I'm really iffy about putting other fish in with him, though. I'm serious when I say this guy is a little serial killer. Jim was in a 40 gallon setup before with maybe half a dozen other fish including a pleco, and he was incredibly aggressive toward everything else in the tank, killing three of the other fish. His previous owner tried breeding him as well and all he did was bite the female's fins off and bully her until she died.
He's certainly getting to a healthy size and he does need a bigger tank but I think 30+ gallons is a bit excessive for a single fish.


----------



## skurj (Oct 30, 2011)

for him 30gallons isn't excessive, and you can get him setup with a new home for less than $100 particularly if you watch the local classifieds.


----------



## Mythonis (Jan 17, 2014)

Yeah, I have most of the gear I'd need. I got the filter and the heater with the expectation of getting a bigger tank fairly soon so I won't have replace anything except the tank itself and the hood, so it shouldn't be too expensive. Why such a big tank, though?
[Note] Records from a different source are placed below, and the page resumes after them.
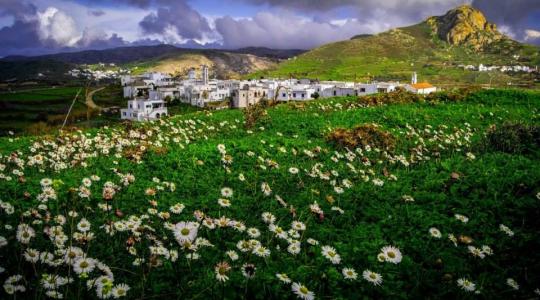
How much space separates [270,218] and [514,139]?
9.63 meters

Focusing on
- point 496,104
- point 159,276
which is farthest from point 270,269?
point 496,104

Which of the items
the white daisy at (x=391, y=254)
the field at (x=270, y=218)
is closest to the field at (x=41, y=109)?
the field at (x=270, y=218)

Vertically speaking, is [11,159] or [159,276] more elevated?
[11,159]

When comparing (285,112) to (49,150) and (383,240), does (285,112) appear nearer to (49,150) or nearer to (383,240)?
(49,150)

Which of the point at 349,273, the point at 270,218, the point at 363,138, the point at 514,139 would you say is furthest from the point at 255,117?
the point at 349,273

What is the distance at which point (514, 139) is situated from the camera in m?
11.6

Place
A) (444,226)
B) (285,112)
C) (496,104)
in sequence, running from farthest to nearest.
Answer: (496,104)
(285,112)
(444,226)

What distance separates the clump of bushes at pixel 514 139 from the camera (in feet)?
38.0

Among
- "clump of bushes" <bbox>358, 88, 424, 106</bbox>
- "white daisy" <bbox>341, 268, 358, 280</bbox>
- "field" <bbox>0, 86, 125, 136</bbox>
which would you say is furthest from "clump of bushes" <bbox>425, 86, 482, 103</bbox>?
"field" <bbox>0, 86, 125, 136</bbox>

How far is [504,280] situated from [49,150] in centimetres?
1062

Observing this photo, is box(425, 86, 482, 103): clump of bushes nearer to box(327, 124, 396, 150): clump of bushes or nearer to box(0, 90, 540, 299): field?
box(0, 90, 540, 299): field

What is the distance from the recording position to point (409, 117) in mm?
16922

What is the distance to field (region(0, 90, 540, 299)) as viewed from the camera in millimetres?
4055

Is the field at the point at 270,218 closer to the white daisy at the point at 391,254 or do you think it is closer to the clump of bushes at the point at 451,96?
the white daisy at the point at 391,254
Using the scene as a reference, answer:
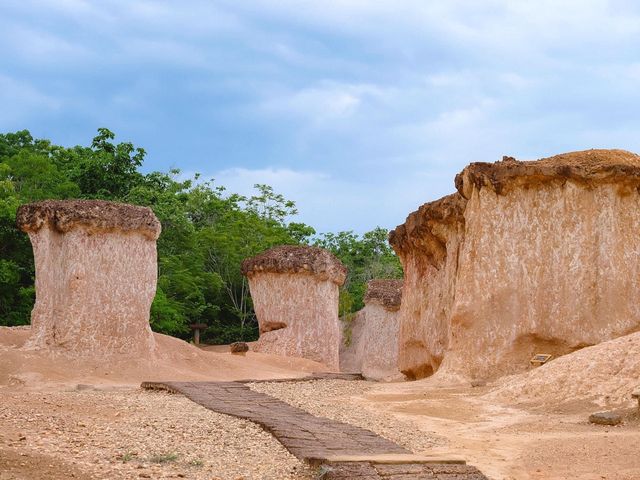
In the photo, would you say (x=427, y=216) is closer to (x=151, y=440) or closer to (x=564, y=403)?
(x=564, y=403)

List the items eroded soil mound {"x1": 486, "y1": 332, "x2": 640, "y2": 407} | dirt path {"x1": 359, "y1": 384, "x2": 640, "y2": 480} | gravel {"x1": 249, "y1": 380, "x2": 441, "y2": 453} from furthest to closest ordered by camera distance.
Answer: eroded soil mound {"x1": 486, "y1": 332, "x2": 640, "y2": 407}
gravel {"x1": 249, "y1": 380, "x2": 441, "y2": 453}
dirt path {"x1": 359, "y1": 384, "x2": 640, "y2": 480}

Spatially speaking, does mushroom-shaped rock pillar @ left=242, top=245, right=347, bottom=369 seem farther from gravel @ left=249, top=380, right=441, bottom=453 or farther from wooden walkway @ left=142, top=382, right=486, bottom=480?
Answer: wooden walkway @ left=142, top=382, right=486, bottom=480

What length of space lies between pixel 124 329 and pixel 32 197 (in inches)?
399

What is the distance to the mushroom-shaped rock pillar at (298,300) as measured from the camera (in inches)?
945

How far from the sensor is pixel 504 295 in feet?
47.4

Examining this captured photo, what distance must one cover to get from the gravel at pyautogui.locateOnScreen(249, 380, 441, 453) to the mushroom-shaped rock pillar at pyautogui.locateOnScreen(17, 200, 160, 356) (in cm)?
324

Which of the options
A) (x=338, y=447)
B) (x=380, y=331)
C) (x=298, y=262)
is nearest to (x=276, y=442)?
(x=338, y=447)

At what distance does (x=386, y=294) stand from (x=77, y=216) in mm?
12896

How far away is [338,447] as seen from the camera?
23.8 ft

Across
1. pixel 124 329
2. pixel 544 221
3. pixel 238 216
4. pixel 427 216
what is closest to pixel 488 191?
pixel 544 221

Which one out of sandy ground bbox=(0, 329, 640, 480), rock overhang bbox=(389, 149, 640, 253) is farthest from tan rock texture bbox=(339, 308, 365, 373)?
sandy ground bbox=(0, 329, 640, 480)

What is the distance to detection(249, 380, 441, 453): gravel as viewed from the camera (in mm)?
8227

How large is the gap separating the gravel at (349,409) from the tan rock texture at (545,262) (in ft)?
7.87

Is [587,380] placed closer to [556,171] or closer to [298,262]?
[556,171]
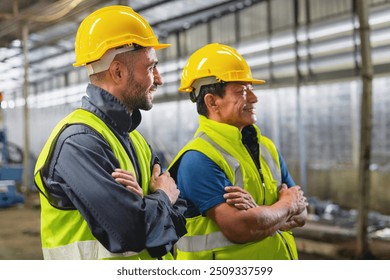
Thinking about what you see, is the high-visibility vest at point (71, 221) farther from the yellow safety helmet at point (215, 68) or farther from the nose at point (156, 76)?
the yellow safety helmet at point (215, 68)

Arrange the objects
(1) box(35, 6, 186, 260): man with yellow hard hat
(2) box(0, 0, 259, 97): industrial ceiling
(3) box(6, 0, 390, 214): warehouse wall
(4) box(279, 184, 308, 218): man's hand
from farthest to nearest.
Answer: (3) box(6, 0, 390, 214): warehouse wall, (2) box(0, 0, 259, 97): industrial ceiling, (4) box(279, 184, 308, 218): man's hand, (1) box(35, 6, 186, 260): man with yellow hard hat

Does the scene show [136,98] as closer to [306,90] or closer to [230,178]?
[230,178]

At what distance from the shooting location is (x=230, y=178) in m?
1.51

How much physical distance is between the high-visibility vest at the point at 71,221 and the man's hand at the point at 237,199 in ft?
1.06

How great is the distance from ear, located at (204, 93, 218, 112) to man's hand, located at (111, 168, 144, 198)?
519 millimetres

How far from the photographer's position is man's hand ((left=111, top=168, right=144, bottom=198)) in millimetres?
1171

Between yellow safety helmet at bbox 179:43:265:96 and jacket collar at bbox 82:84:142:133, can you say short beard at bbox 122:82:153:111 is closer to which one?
jacket collar at bbox 82:84:142:133

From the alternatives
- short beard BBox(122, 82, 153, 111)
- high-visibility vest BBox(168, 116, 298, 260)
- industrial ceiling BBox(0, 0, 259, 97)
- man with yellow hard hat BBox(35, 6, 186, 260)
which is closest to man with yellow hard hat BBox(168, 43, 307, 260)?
high-visibility vest BBox(168, 116, 298, 260)

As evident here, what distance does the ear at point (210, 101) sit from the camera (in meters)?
1.62

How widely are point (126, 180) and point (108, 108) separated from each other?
0.77 ft

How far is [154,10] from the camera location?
13.0ft

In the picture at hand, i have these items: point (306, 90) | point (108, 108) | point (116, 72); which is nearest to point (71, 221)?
point (108, 108)
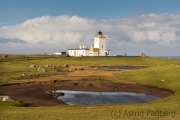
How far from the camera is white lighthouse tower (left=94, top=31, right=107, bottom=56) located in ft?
500

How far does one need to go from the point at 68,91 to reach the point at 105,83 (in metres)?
11.3

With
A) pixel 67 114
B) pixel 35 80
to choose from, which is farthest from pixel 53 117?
pixel 35 80

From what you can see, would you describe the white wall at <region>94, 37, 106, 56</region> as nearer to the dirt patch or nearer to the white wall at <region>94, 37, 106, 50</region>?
the white wall at <region>94, 37, 106, 50</region>

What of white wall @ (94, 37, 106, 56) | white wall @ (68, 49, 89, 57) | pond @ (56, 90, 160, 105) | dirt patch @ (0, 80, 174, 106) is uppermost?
white wall @ (94, 37, 106, 56)

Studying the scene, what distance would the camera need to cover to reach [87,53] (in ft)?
510

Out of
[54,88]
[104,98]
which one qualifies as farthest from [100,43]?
[104,98]

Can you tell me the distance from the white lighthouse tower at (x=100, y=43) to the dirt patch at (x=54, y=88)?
95.6 m

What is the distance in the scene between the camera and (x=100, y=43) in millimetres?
152500

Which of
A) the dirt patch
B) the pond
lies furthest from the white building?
the pond

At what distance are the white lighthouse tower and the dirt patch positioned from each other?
95.6m

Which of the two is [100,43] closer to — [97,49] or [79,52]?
[97,49]

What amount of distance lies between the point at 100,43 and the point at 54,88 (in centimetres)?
10482

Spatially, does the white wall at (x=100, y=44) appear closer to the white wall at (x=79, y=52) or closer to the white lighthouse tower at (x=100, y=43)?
the white lighthouse tower at (x=100, y=43)

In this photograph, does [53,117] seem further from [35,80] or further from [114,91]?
[35,80]
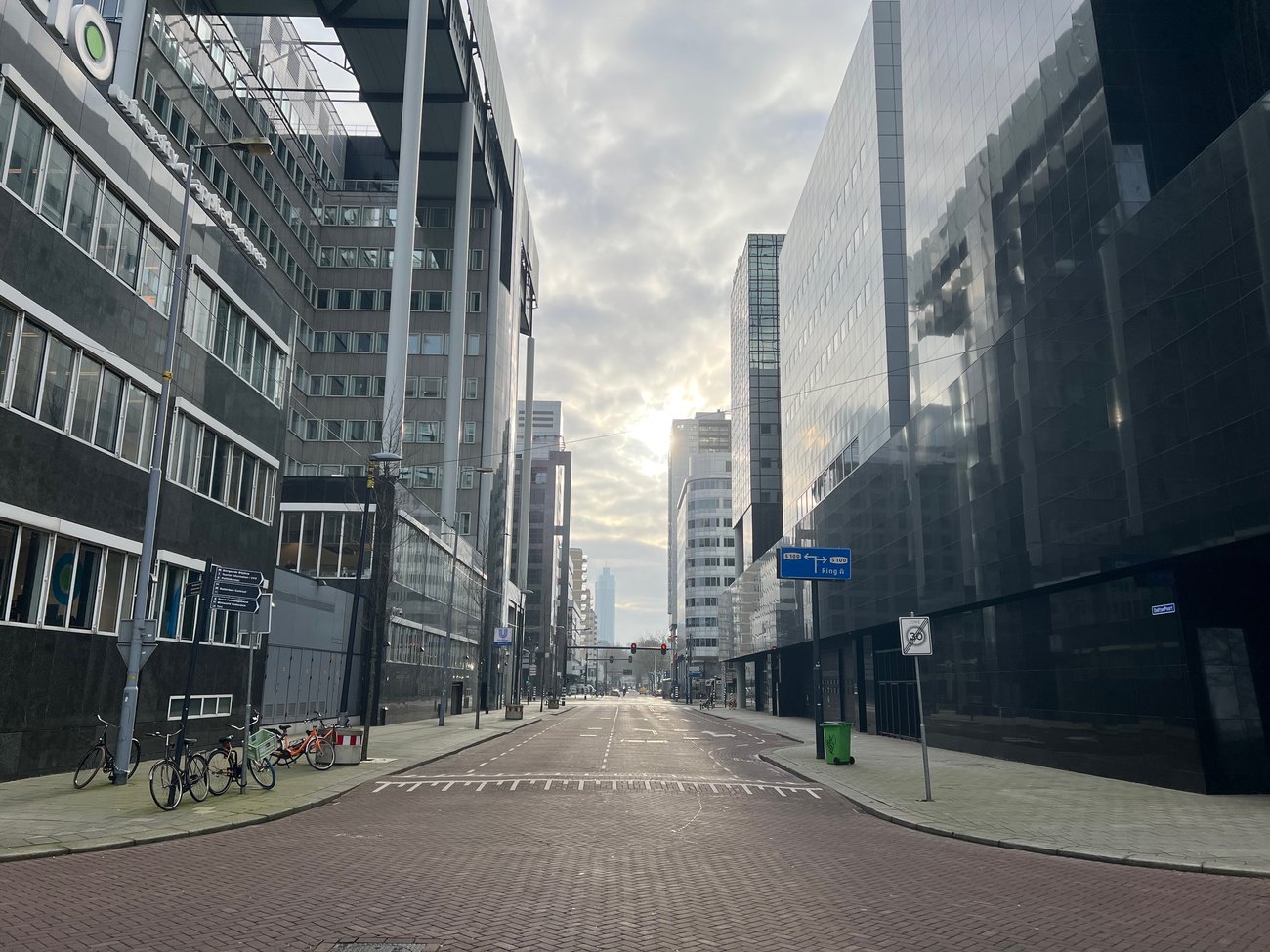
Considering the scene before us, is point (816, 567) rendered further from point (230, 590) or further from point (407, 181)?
point (407, 181)

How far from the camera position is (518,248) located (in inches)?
3524

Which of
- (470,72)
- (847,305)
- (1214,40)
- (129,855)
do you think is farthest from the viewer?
(470,72)

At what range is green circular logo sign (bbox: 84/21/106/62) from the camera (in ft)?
67.5

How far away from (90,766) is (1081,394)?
77.6 ft

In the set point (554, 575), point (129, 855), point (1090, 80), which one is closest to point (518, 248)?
point (1090, 80)

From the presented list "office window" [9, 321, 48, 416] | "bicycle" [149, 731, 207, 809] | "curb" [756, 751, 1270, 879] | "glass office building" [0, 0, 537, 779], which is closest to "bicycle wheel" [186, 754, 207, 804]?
"bicycle" [149, 731, 207, 809]

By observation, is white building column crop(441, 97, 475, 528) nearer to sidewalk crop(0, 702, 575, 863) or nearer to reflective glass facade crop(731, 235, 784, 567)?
reflective glass facade crop(731, 235, 784, 567)

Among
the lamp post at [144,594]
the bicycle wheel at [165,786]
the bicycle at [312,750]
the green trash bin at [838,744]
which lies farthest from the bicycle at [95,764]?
the green trash bin at [838,744]

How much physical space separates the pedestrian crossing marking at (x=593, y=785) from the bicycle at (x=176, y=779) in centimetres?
378

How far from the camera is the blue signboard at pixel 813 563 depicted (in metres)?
29.6

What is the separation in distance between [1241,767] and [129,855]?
21.1 metres

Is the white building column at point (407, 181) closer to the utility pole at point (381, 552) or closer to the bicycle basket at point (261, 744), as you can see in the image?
the utility pole at point (381, 552)

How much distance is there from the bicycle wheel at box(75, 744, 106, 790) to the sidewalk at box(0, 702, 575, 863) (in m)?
0.19

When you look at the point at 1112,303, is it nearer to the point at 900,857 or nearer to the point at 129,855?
the point at 900,857
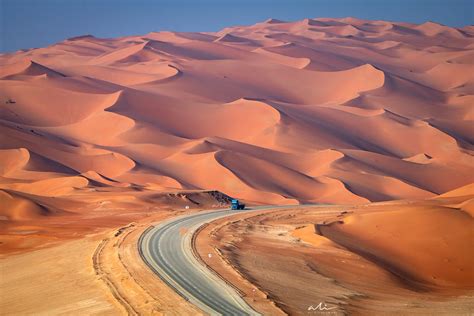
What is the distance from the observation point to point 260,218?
38.1 meters

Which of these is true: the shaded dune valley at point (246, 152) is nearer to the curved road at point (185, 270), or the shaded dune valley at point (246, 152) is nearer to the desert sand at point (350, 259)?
the desert sand at point (350, 259)

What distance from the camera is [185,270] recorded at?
2242cm

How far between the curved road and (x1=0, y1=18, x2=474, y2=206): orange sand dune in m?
23.0

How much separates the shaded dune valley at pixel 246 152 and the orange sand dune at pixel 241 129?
28cm

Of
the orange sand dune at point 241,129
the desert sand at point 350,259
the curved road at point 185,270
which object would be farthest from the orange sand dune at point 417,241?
the orange sand dune at point 241,129

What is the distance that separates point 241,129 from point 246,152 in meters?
19.5

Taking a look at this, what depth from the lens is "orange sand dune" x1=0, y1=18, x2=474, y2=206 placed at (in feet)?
219

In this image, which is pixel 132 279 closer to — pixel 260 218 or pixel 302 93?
pixel 260 218

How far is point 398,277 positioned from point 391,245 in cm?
563

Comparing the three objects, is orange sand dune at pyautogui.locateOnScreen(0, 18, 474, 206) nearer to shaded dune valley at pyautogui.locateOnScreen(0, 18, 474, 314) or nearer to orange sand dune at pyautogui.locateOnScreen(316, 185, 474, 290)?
shaded dune valley at pyautogui.locateOnScreen(0, 18, 474, 314)

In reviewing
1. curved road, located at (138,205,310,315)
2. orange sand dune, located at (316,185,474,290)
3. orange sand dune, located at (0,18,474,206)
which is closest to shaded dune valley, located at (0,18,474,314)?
orange sand dune, located at (316,185,474,290)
Sorry if it seems like a silly question, it's just that this is my first cichlid (the tank I helped my mom look after when I was a kid was mostly goldfish) and I'm still learning about them.


----------



## skurj (Oct 30, 2011)

He can get up to 6" in size he needs some room to move. Too small and it will be unhealthy for him. The larger tank will also be easier to look after as the water chemistry and temperature will be more stable. With 30g if you wanted to try and add something you could. When the tank is too small the fish often become more aggressive as well, with some room to move and more hiding places they maybe more tolerant of other fish.


----------



## Mythonis (Jan 17, 2014)

Ok, that sounds reasonable. I've been wanting to put live freshwater plants in but I don't know what kinds to get that he wouldn't rip to shreds. He yanks the plastic ones around all the time, especially if they're in a spot he doesn't like (he's a determined decorator, haha).


----------